[What to work on]: Give again, word for word, only the lines from the one containing "Is the skin" through the final line.

[Supplied records]:
□ □ □ □ □
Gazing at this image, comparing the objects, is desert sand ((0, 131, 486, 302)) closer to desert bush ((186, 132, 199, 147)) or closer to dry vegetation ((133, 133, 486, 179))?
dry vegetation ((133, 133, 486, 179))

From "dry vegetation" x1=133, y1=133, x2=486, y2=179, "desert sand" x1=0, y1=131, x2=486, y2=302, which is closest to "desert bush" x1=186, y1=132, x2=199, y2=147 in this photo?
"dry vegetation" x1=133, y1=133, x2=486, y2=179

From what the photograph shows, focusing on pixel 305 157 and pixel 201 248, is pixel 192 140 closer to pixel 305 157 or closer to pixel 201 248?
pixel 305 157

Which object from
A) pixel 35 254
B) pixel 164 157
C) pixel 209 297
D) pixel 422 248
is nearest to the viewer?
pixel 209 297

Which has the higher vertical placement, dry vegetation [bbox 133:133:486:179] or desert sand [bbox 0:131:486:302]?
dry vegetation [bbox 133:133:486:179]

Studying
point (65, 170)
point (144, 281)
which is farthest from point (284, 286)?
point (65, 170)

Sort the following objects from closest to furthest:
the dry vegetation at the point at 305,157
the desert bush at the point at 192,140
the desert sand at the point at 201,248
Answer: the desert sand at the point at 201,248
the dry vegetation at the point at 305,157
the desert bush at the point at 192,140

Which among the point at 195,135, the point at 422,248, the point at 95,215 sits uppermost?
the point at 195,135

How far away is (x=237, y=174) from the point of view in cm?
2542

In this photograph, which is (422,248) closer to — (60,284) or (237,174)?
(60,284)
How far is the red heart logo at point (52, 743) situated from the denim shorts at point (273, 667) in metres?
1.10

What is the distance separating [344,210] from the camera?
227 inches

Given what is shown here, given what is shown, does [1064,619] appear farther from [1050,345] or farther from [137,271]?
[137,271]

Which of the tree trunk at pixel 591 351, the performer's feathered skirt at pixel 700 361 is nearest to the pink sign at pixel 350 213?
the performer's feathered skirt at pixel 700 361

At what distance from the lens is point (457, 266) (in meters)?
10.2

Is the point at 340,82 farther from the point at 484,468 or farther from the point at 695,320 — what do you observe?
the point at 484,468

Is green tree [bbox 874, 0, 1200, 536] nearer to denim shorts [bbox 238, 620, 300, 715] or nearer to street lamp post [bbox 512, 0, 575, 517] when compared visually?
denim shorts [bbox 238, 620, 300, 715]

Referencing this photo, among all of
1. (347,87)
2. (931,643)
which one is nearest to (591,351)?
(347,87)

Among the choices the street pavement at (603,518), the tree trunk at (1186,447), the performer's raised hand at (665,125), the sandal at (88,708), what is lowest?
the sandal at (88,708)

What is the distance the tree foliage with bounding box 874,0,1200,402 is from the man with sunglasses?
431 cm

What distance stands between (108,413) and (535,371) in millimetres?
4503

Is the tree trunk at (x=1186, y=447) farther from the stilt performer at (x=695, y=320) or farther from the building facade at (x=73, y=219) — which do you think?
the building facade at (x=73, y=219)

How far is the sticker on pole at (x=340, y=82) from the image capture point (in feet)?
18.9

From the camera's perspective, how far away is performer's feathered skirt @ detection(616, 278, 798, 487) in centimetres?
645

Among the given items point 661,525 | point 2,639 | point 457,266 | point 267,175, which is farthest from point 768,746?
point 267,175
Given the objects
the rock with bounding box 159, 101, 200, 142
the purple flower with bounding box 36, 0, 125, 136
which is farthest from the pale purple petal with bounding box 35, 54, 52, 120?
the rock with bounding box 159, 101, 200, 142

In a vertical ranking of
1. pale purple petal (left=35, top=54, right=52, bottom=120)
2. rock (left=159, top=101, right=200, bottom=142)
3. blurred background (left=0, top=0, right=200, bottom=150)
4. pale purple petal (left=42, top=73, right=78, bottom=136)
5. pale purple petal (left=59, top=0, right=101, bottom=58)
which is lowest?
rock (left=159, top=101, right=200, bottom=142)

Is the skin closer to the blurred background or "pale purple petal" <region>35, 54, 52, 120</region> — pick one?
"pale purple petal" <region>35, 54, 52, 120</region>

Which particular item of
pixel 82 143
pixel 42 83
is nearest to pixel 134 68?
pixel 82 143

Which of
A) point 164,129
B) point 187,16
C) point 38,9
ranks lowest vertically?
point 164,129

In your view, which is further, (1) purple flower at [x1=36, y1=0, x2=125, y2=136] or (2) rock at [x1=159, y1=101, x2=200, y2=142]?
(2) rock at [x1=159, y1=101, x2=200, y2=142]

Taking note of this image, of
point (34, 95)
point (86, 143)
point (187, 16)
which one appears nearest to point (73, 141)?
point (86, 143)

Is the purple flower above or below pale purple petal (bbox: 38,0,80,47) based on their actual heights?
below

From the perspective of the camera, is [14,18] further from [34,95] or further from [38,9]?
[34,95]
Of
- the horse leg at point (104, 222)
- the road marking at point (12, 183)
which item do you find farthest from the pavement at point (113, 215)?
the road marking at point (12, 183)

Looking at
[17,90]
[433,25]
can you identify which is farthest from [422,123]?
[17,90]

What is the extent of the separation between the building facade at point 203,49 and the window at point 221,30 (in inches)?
□ □ □ □ □
[Complete response]:
Is the skin closer to the blurred background or "pale purple petal" <region>35, 54, 52, 120</region> — pick one?
"pale purple petal" <region>35, 54, 52, 120</region>

Which particular item of
pixel 82 143
pixel 42 83
is nearest to pixel 134 68?
pixel 82 143

Which of
A) point 164,129
B) point 187,16
C) point 38,9
ranks lowest vertically?
point 164,129

In your view, which is further, (1) purple flower at [x1=36, y1=0, x2=125, y2=136] or (2) rock at [x1=159, y1=101, x2=200, y2=142]?
(2) rock at [x1=159, y1=101, x2=200, y2=142]

Taking note of this image, of
point (34, 95)
point (86, 143)
point (187, 16)
which one appears nearest to point (73, 141)?
point (86, 143)

Is the purple flower above or below pale purple petal (bbox: 38,0,80,47) based on their actual heights?
below

From the perspective of the camera, is [14,18] further from [34,95] or further from [38,9]?
[34,95]
Of
- the horse leg at point (104, 222)
- the road marking at point (12, 183)
which item do you find farthest from the pavement at point (113, 215)?
the road marking at point (12, 183)

Looking at
[17,90]
[433,25]
can you identify which is farthest from [422,123]?
[17,90]

What is the extent of the separation between the building facade at point 203,49 and the window at point 221,30 (in inches)?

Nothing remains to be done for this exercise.